WHAT YOU HAVE TO DO:
Output all entries precisely and leave out the pictures.

Stored items:

◇ ◇ ◇ ◇ ◇

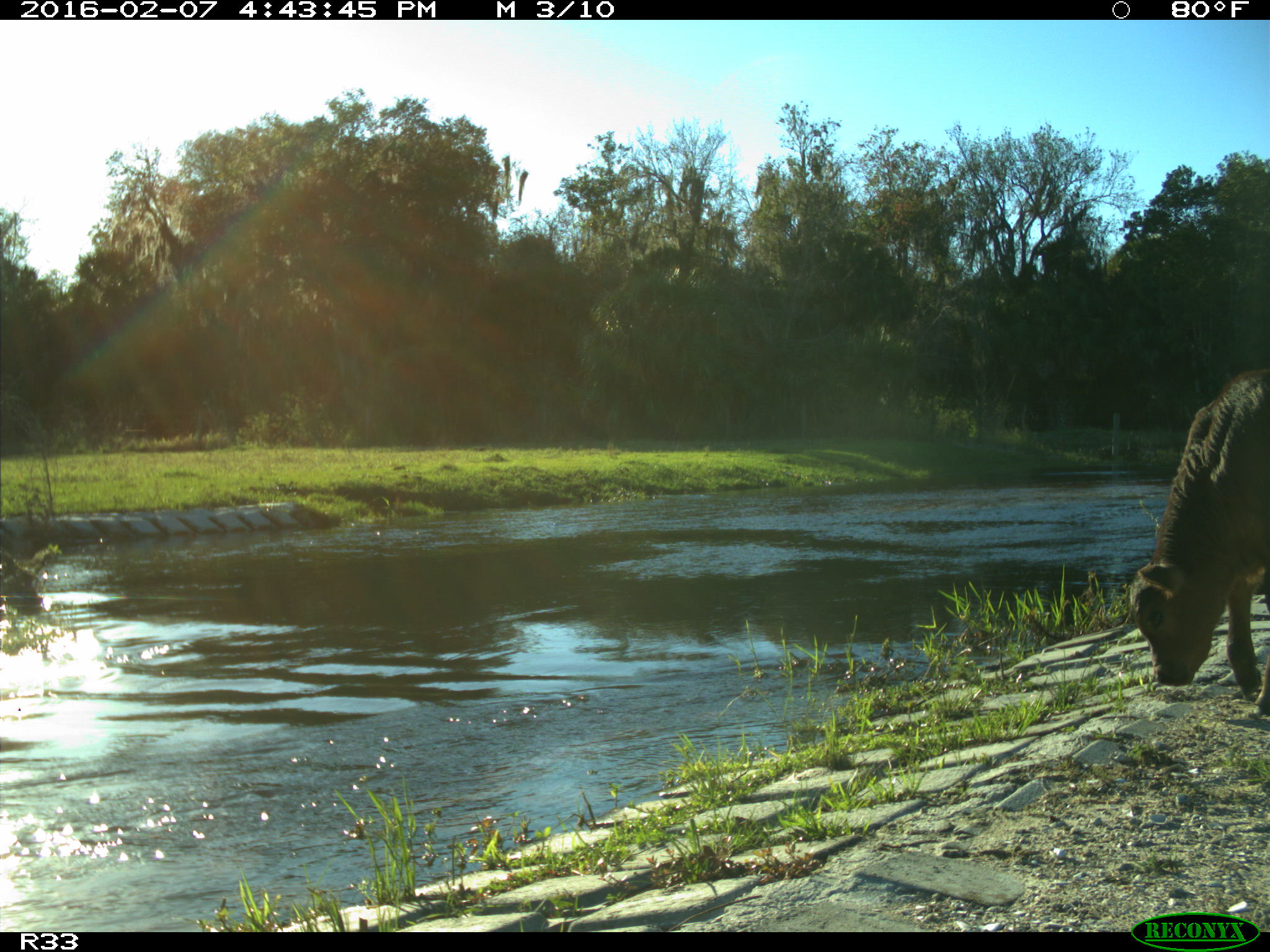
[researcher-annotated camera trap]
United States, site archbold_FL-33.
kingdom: Animalia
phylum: Chordata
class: Mammalia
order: Artiodactyla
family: Bovidae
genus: Bos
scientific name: Bos taurus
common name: domestic cow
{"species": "Bos taurus (domestic cow)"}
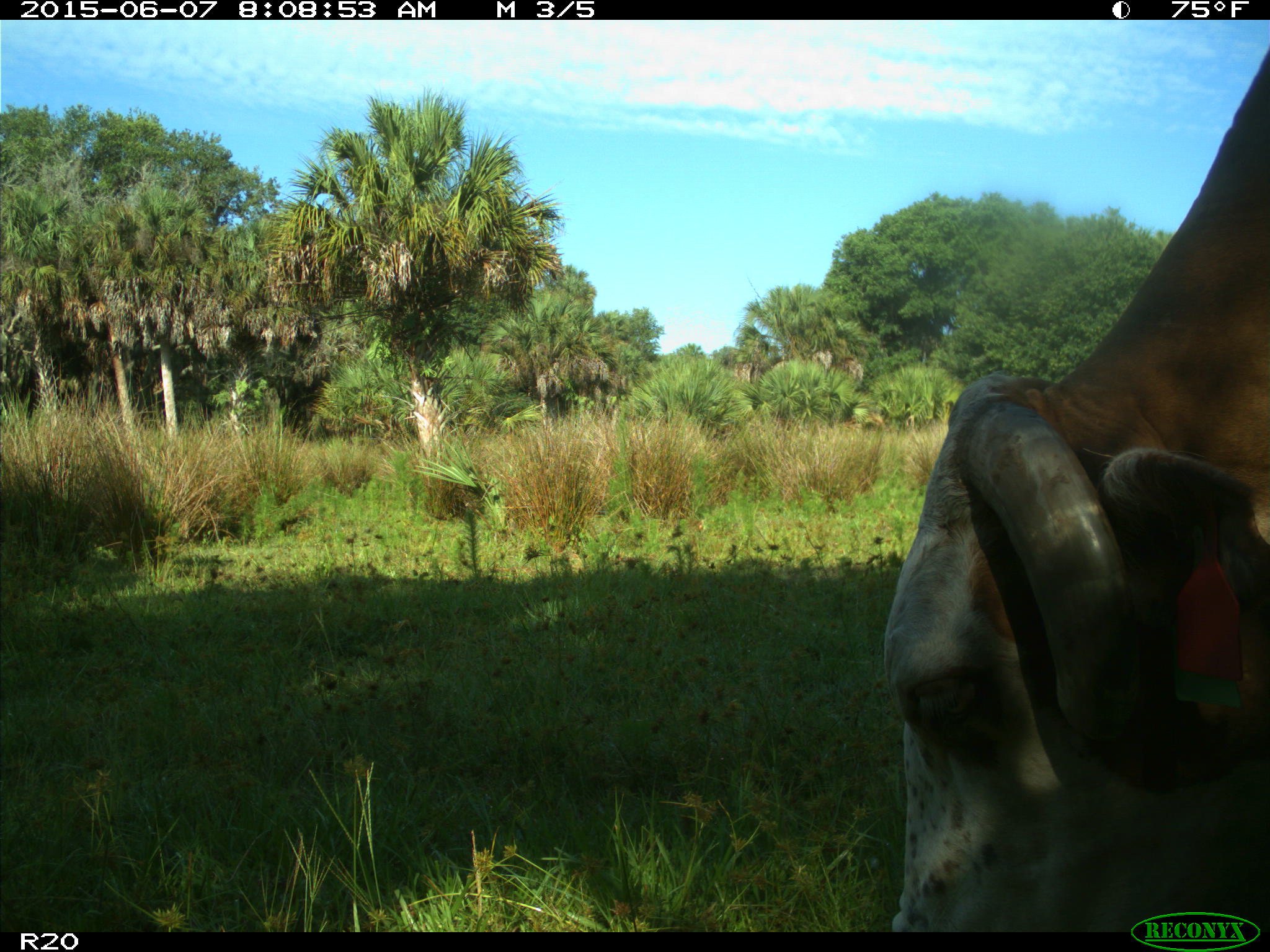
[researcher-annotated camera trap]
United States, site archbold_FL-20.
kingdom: Animalia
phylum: Chordata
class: Mammalia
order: Artiodactyla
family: Bovidae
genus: Bos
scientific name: Bos taurus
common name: domestic cow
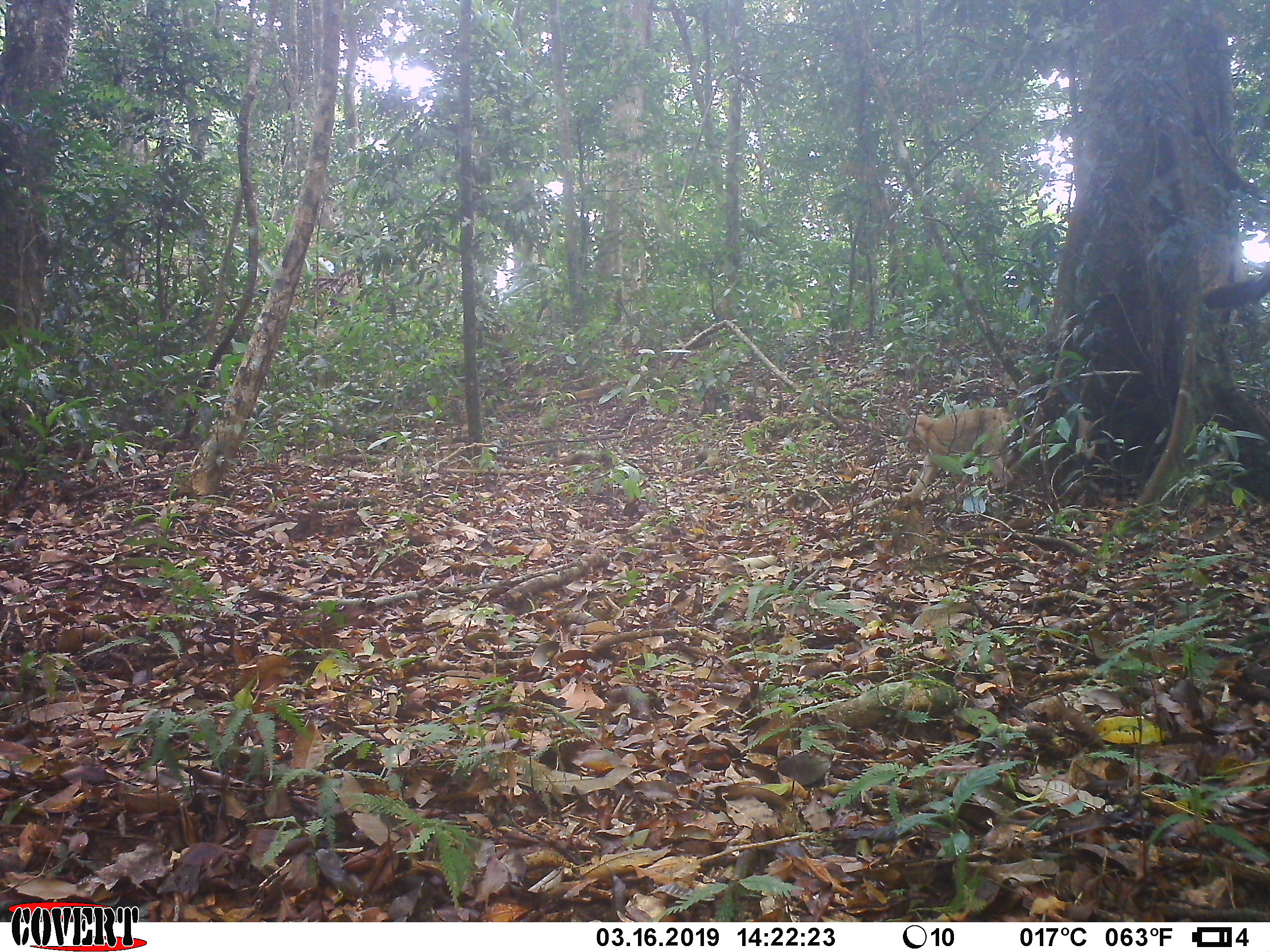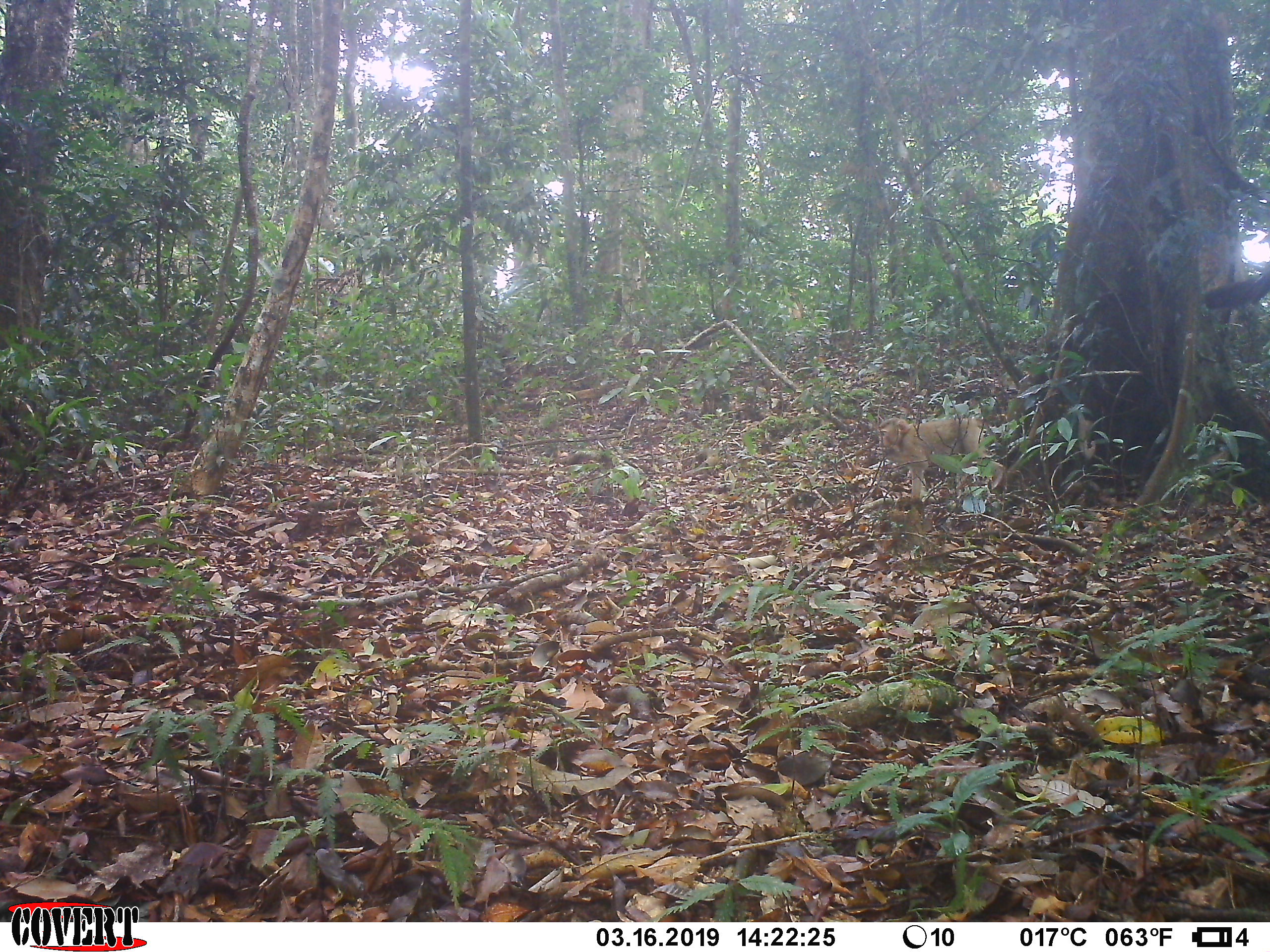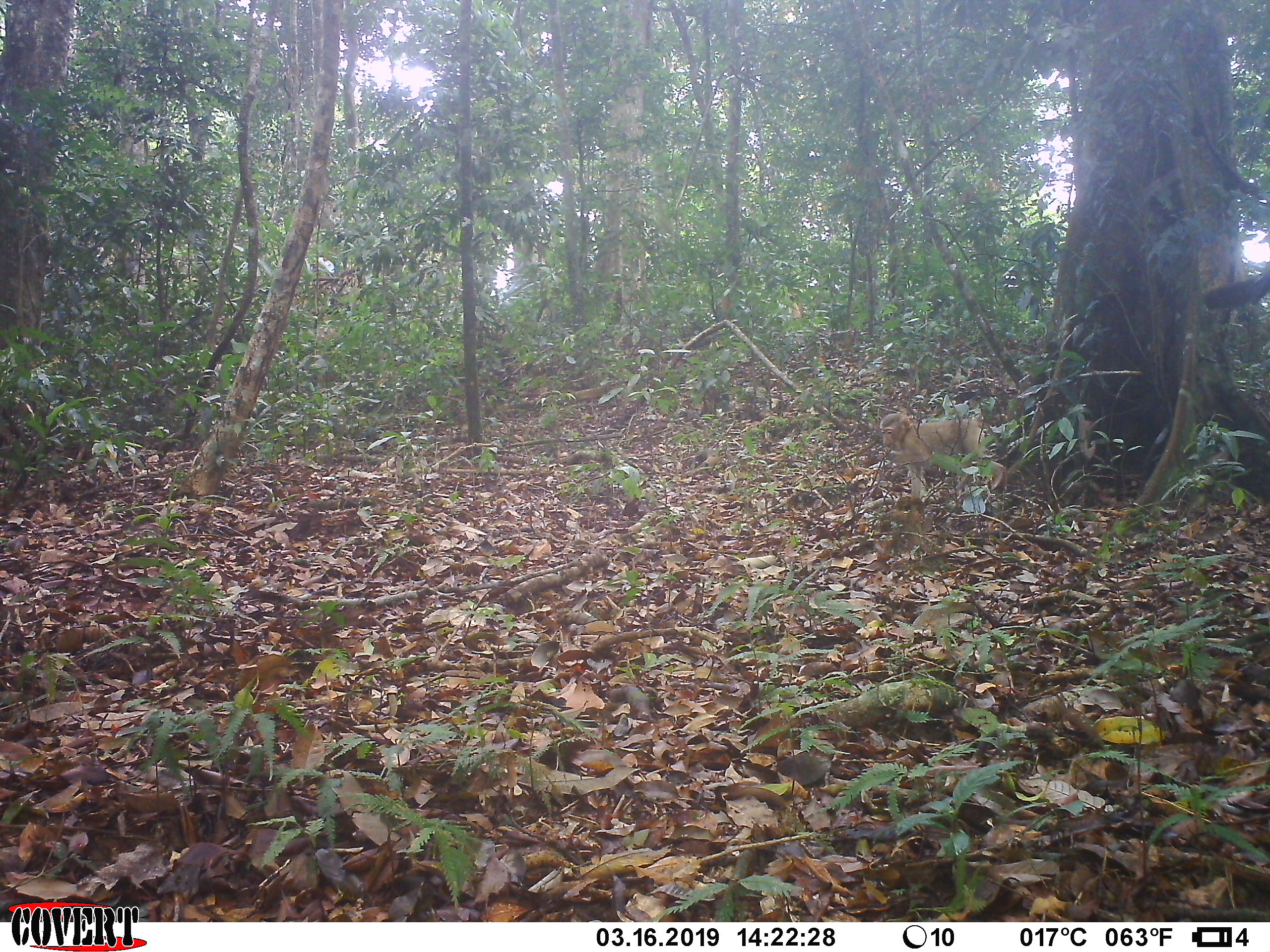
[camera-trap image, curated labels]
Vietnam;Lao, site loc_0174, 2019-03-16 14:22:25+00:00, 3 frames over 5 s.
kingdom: Animalia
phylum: Chordata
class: Mammalia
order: Primates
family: Cercopithecidae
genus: Macaca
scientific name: Macaca nemestrina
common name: pig-tailed macaque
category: pig tailed macaque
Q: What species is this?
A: Pig tailed macaque (pig-tailed macaque) (Macaca nemestrina).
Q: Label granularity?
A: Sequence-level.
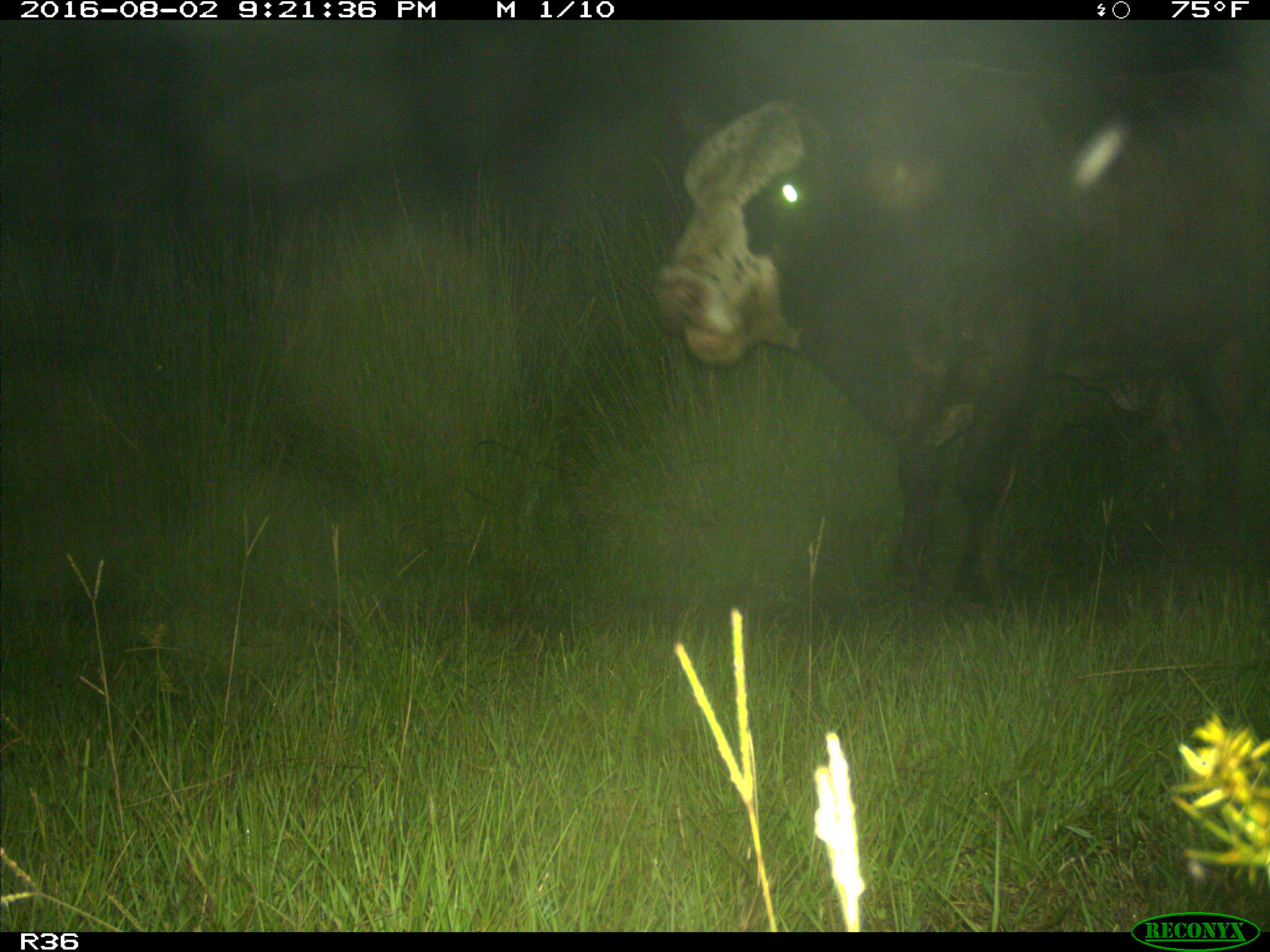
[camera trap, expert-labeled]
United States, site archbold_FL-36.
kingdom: Animalia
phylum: Chordata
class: Mammalia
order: Artiodactyla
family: Bovidae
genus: Bos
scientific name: Bos taurus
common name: domestic cow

◇ ◇ ◇ ◇ ◇

EXPECTED ANSWER:
[researcher-annotated camera trap]
United States, site archbold_FL-33.
kingdom: Animalia
phylum: Chordata
class: Mammalia
order: Artiodactyla
family: Bovidae
genus: Bos
scientific name: Bos taurus
common name: domestic cow
{"species": "Bos taurus (domestic cow)"}
[researcher-annotated camera trap]
United States, site archbold_FL-20.
kingdom: Animalia
phylum: Chordata
class: Mammalia
order: Artiodactyla
family: Bovidae
genus: Bos
scientific name: Bos taurus
common name: domestic cow
[camera-trap image, curated labels]
Vietnam;Lao, site loc_0174, 2019-03-16 14:22:25+00:00, 3 frames over 5 s.
kingdom: Animalia
phylum: Chordata
class: Mammalia
order: Primates
family: Cercopithecidae
genus: Macaca
scientific name: Macaca nemestrina
common name: pig-tailed macaque
category: pig tailed macaque
Q: What species is this?
A: Pig tailed macaque (pig-tailed macaque) (Macaca nemestrina).
Q: Label granularity?
A: Sequence-level.
[camera trap, expert-labeled]
United States, site archbold_FL-36.
kingdom: Animalia
phylum: Chordata
class: Mammalia
order: Artiodactyla
family: Bovidae
genus: Bos
scientific name: Bos taurus
common name: domestic cow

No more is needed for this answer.